BEGIN Records provided
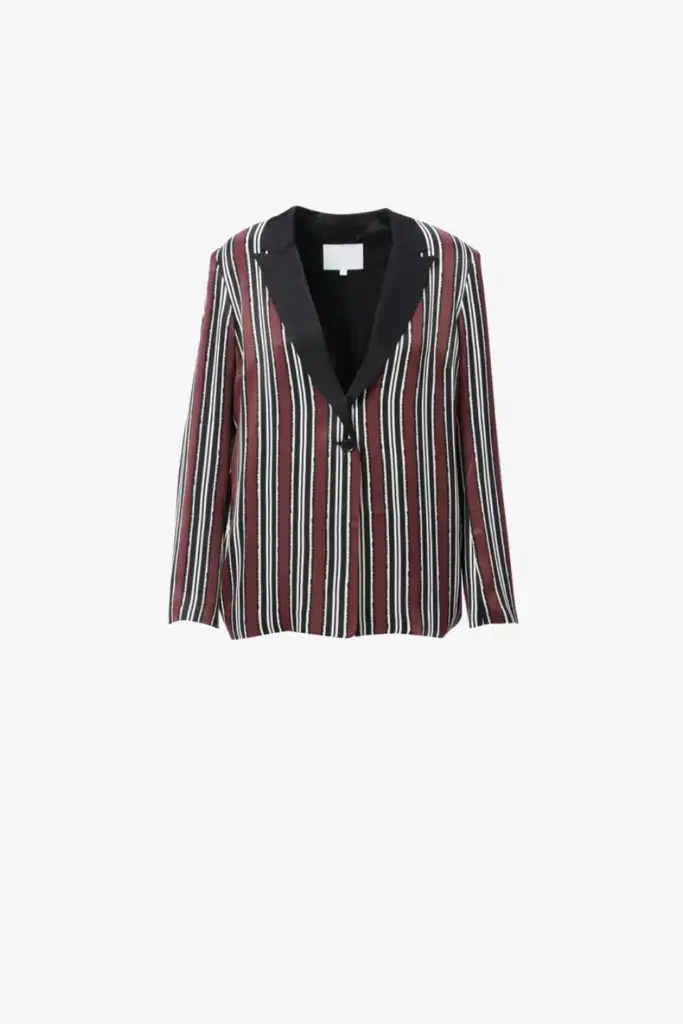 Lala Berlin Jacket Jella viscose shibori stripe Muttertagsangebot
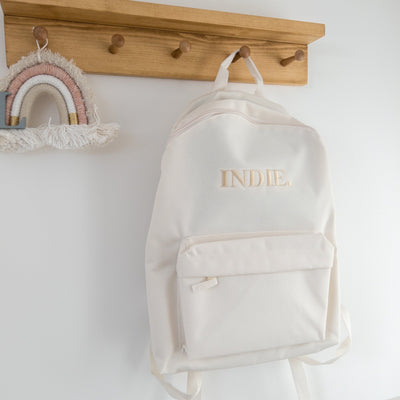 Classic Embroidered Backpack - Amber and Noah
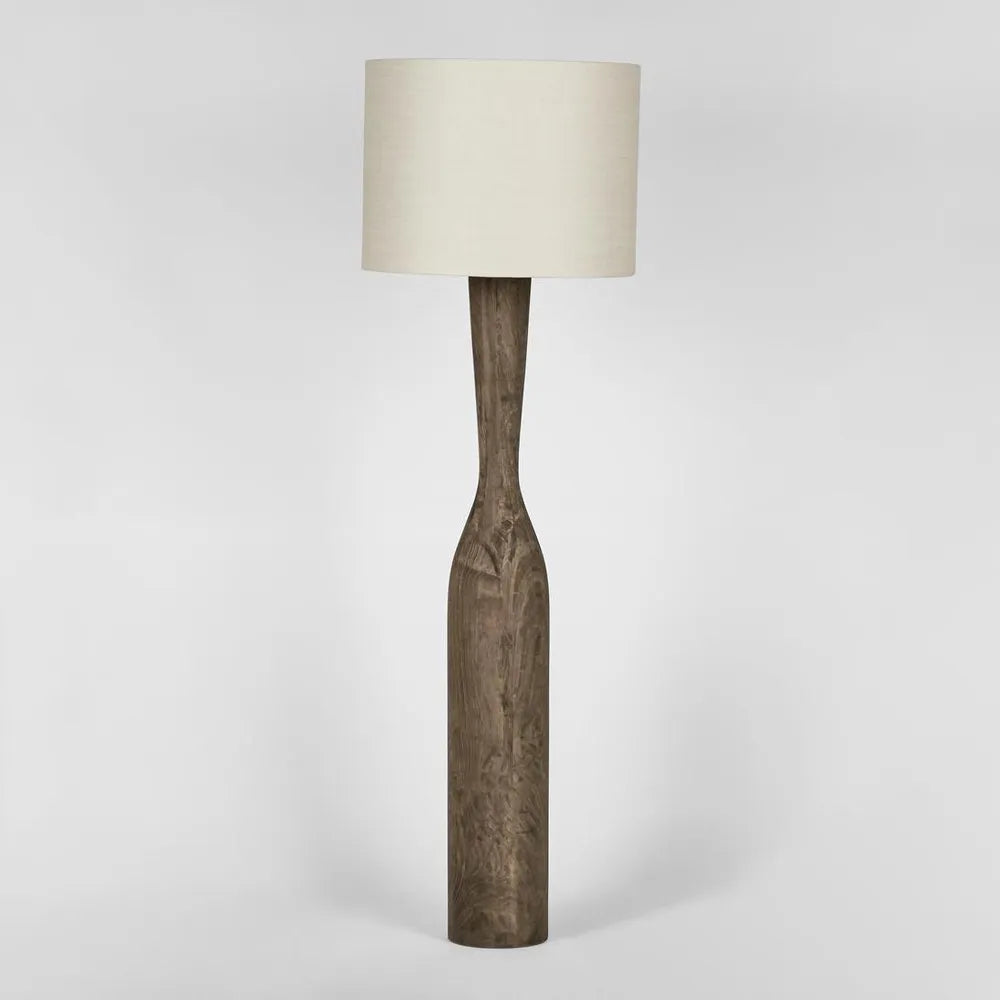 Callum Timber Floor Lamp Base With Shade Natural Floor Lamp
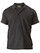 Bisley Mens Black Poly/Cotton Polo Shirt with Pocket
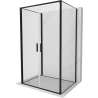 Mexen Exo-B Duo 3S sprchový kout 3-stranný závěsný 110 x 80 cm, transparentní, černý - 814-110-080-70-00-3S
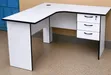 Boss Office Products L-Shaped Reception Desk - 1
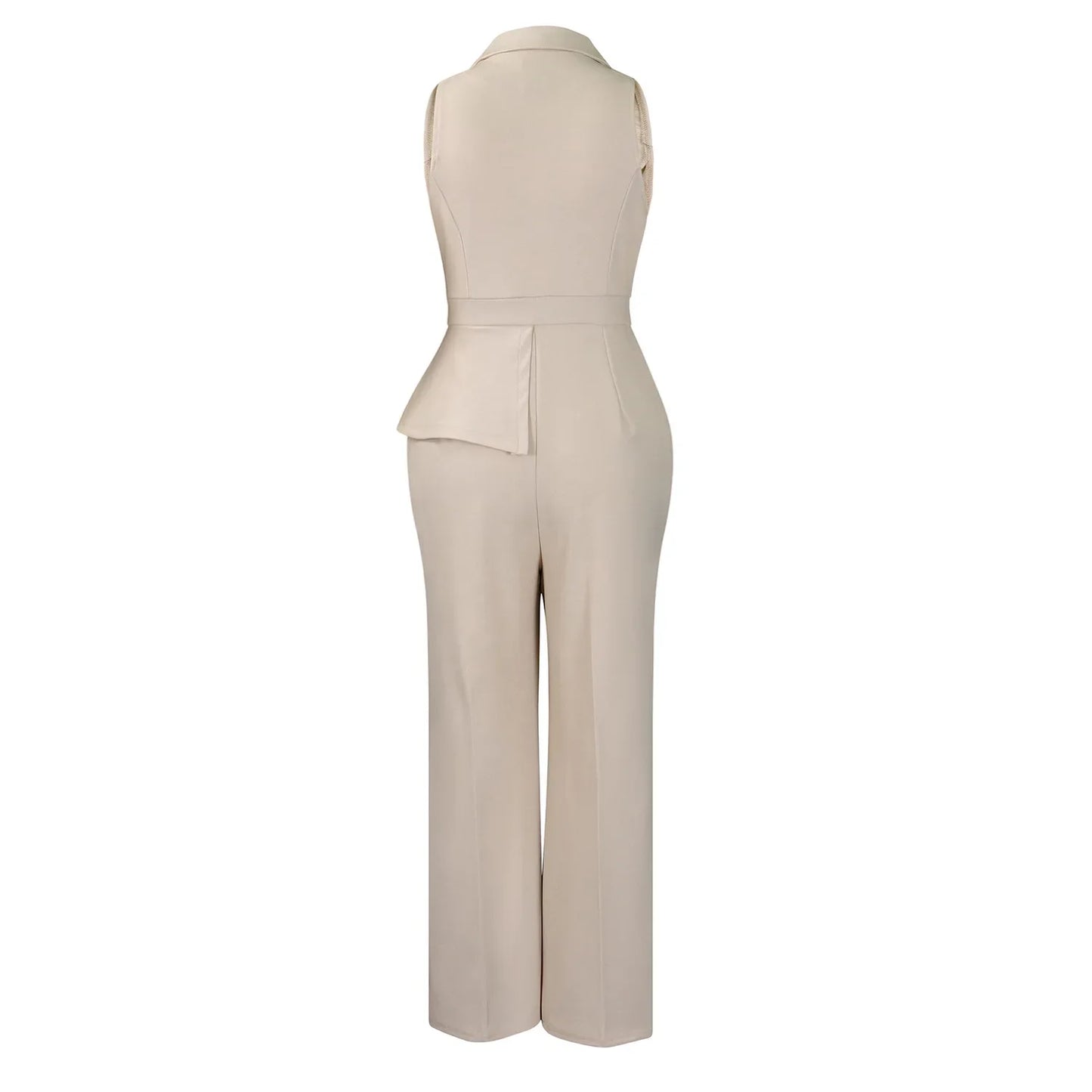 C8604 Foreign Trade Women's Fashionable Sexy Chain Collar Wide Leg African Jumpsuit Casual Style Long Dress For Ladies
END Records provided
BEGIN Records provided
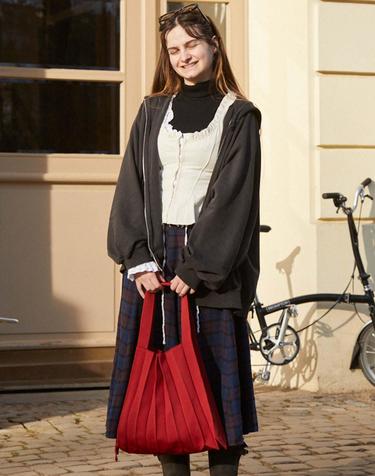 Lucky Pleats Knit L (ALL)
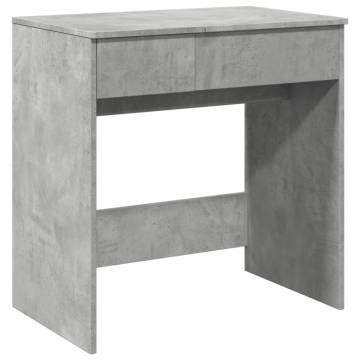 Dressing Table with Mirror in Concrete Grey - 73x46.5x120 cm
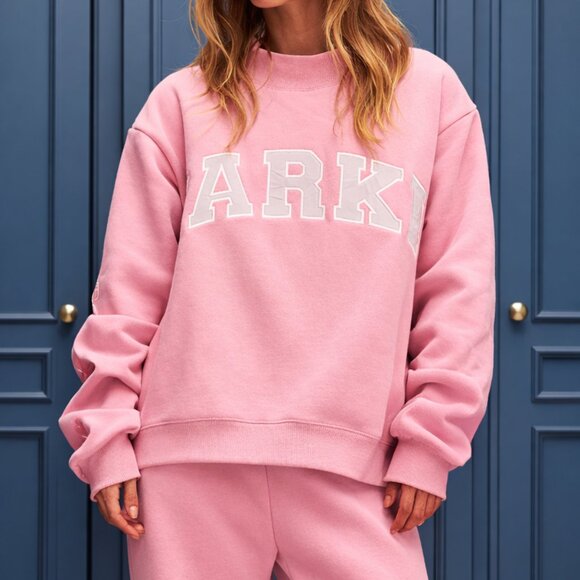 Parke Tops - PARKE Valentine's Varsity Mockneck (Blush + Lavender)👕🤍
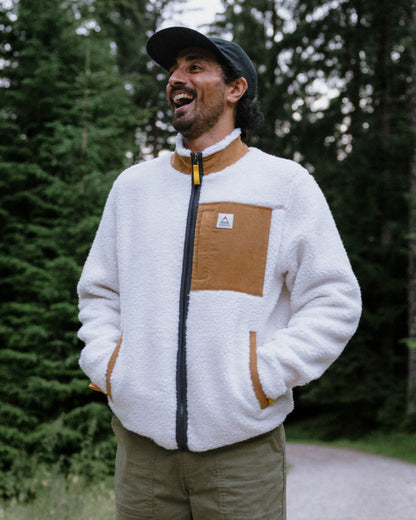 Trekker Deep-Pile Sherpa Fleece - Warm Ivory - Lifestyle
END Records provided
BEGIN Records provided
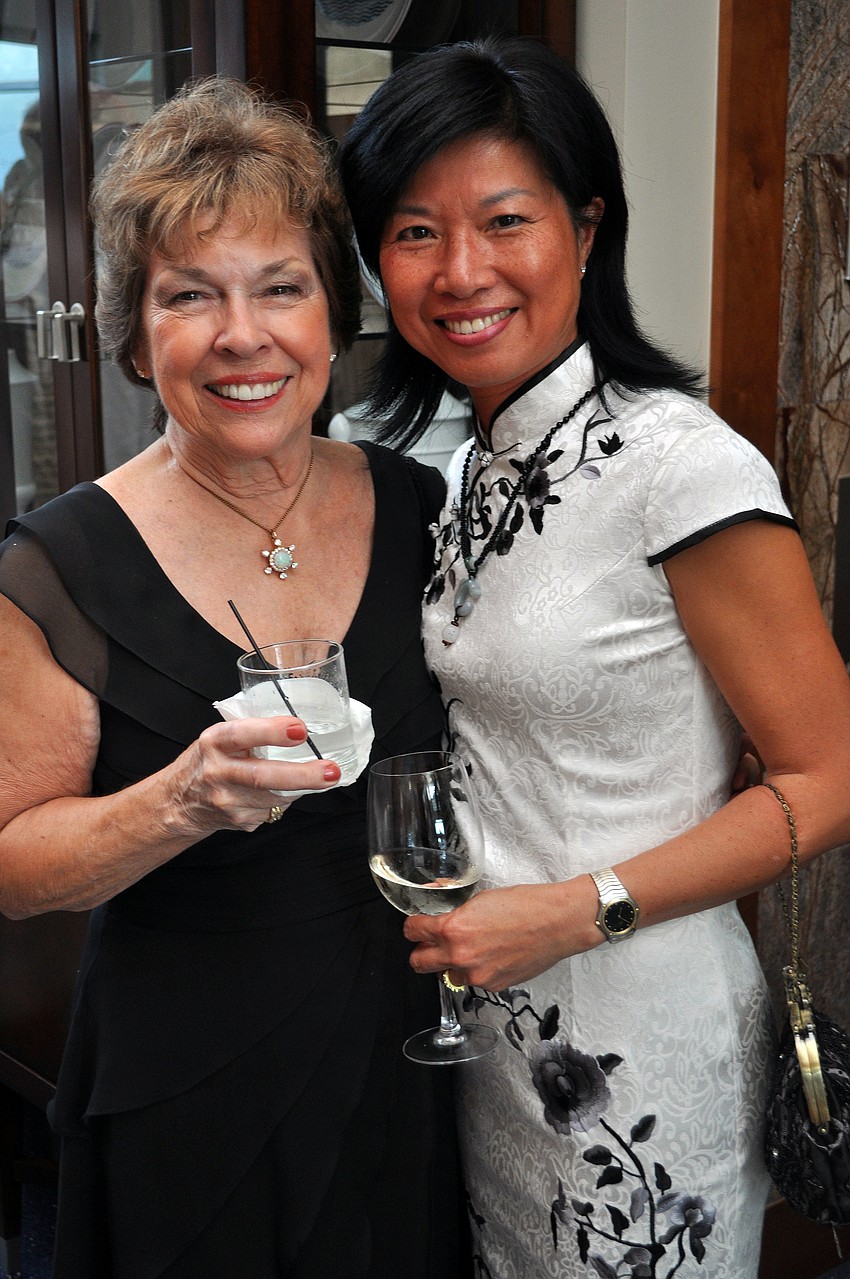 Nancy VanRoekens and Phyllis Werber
END Records provided
### How to complete this task
Rewrite the rows starting at the one that contains "Lala Berlin Jacket" and ending at the one that contains "C8604 Foreign Trade", both included, as a Markdown table with the columns No. and Caption, skipping any blank lines. Leave the pictures out.

### Output below
| No. | Caption |
|---|---|
| 1 |  Lala Berlin Jacket Jella viscose shibori stripe Muttertagsangebot |
| 2 |  Classic Embroidered Backpack - Amber and Noah |
| 3 |  Callum Timber Floor Lamp Base With Shade Natural Floor Lamp |
| 4 |  Bisley Mens Black Poly/Cotton Polo Shirt with Pocket |
| 5 |  Mexen Exo-B Duo 3S sprchový kout 3-stranný závěsný 110 x 80 cm, transparentní, černý - 814-110-080-70-00-3S |
| 6 |  Boss Office Products L-Shaped Reception Desk - 1 |
| 7 |  C8604 Foreign Trade Women's Fashionable Sexy Chain Collar Wide Leg African Jumpsuit Casual Style Long Dress For Ladies |